Pete: You stole from my kin!
Everett: Who was fixin' to betray the states.
Pete: You didn't know that at the time!
Everett: So I borrowed information technology 'til I did know!
Pete: That don't make no sense!
Everett: Pete, it's a fool that looks for logic in the chambers of the human heart. - Ironic Plant nursery Tune: The siren-seduction scene, to "Didn't Get out Nobody But The Infant" Likewise a rare case of erotic horror.
- Jerkass: Pappy O'Daniel, oh so much. Fifty-fifty though he's the i who pardons our main characters, meaning they no longer have to exist outlaws, it's solely for his ain reelection campaign.
- Wiggle with a Centre of Gold: Everett.
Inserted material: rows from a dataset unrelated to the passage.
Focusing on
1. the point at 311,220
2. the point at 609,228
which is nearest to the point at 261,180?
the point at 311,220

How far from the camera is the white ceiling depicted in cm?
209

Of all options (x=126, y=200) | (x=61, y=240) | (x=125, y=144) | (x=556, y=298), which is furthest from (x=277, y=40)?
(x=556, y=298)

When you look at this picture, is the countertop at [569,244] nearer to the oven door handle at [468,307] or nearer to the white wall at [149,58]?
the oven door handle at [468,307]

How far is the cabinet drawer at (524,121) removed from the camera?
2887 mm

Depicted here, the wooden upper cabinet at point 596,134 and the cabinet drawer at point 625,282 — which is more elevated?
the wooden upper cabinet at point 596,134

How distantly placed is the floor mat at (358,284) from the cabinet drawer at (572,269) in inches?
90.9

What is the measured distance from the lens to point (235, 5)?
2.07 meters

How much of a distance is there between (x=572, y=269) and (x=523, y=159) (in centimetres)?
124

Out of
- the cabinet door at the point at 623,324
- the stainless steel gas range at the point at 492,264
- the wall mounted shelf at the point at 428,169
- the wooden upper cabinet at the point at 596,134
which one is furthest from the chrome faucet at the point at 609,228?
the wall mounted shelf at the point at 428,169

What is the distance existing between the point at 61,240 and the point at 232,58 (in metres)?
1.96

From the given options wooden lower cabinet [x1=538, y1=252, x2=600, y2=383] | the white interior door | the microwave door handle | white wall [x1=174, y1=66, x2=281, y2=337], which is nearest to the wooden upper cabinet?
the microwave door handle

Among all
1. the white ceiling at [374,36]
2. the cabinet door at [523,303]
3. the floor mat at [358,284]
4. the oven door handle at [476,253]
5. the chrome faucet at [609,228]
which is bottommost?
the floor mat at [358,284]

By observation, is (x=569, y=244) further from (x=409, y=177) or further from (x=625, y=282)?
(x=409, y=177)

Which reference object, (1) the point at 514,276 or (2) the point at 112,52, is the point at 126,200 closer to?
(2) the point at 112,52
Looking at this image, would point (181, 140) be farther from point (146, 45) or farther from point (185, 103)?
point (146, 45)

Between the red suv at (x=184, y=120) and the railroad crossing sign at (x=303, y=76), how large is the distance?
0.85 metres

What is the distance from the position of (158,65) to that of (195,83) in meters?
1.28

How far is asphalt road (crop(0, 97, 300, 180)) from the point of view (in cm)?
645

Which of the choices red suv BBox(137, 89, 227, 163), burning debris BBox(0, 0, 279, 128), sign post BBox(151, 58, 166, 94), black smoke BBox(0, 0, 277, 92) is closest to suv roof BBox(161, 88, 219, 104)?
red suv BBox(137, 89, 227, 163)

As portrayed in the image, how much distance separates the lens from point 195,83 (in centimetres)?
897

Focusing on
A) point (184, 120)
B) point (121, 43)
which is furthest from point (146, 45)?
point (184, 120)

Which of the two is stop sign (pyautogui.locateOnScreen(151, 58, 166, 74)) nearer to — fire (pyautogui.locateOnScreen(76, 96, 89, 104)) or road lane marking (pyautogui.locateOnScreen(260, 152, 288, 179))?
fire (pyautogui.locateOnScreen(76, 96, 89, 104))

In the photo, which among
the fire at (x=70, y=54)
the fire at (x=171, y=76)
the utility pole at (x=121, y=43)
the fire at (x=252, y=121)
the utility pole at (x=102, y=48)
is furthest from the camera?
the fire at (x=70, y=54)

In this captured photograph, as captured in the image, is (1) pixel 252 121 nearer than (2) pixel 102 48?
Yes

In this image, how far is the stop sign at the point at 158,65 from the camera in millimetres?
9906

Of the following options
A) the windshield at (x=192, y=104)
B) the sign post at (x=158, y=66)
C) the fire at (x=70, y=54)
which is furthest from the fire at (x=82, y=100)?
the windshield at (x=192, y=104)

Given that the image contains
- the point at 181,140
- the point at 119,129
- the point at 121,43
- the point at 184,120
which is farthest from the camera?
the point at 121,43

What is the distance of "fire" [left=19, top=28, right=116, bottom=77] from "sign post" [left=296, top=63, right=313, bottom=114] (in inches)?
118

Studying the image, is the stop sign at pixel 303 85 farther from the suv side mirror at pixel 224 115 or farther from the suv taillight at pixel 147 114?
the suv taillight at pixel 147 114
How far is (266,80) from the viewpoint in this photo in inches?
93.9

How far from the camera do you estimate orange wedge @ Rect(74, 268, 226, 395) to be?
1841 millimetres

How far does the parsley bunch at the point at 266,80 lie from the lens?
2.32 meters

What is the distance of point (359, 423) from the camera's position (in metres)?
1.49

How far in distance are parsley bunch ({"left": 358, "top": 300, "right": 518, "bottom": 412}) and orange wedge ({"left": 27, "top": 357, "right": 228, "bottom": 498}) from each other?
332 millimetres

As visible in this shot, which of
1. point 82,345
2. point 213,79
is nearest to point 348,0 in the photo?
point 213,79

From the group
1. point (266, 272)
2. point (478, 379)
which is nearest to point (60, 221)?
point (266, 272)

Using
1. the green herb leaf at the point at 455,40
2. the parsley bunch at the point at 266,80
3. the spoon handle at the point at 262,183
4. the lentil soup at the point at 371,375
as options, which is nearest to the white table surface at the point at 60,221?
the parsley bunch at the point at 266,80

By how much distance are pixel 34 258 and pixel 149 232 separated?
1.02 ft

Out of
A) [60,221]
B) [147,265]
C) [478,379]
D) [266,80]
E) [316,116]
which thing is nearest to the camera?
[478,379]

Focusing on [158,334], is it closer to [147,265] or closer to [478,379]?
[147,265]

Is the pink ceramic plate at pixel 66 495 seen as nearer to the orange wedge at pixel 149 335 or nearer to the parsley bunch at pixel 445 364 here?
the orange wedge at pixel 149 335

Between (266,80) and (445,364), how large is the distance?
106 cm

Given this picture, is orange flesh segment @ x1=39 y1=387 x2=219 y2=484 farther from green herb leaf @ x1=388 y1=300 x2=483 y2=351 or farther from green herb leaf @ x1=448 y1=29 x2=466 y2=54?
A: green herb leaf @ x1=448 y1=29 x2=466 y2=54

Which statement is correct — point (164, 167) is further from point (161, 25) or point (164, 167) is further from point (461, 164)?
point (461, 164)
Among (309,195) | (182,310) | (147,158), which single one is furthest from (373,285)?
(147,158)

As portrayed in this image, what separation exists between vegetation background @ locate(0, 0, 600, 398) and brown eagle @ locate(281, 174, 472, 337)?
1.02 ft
He'due south greedy, deceitful, sneaky, and big-headed just truly does care for his friends and loves his daughters dearly. When all hope seems lost and he starts praying; Everett prays for anybody else's rubber and happiness, only request that his own life be spared then that his daughters tin can have a father to look after them.
- Kick the Dog: Big Dan beats upward Everett and Delmar, steals their money, and crushes their frog whom Delmar thinks is Pete in front of them.
- Kids Driving Cars: Everett, Pete, and Delmar manage to escape from a burning barn when Male child Hogwallop bursts through the befouled door in his dad'south car and offers them a lift. Since Male child is quite small, he uses a brick to weigh downward the accelerator. Later, Everett steals the automobile, leaving Male child to curse him, Pete and Delmar as he walks dorsum to his dad'southward subcontract.
- The Klan: Appears as enemies near the terminate of the movie, as Everett, Pete, and Delmar must rescue their friend Tommy from the Klan.
- The Lancer: Pete.
- Big and in Charge: Governor Pappy O'Daniel. "We're mass communicatin'!"
- Large Ham:
- Homer Stokes. It's specially noticeable in the scene where he leads a KKK rally. Of course, it makes sense, given that he's running for governor and a talent for public oratory would help him a lot.
- George "Babyface" Nelson. "I'M FEELING TEN Anxiety TALL!"
- Louis Nil: The Sheriff who is chasing after them is implied, and fifty-fifty theorized to be by the characters, to be this. His Scary Shiny Glasses reflect burn a lot.
- Lyrical Dissonance: The Soggy Lesser Boys' extremely cheerful, upbeat rendition of "Man of Constant Sorrow".
- Magic Realism: There are more than a few downright mystical occurrences in the film, such as the prophet, the sirens, the strong implication that the Warden is Satan, and God saving the protagonists at the climax.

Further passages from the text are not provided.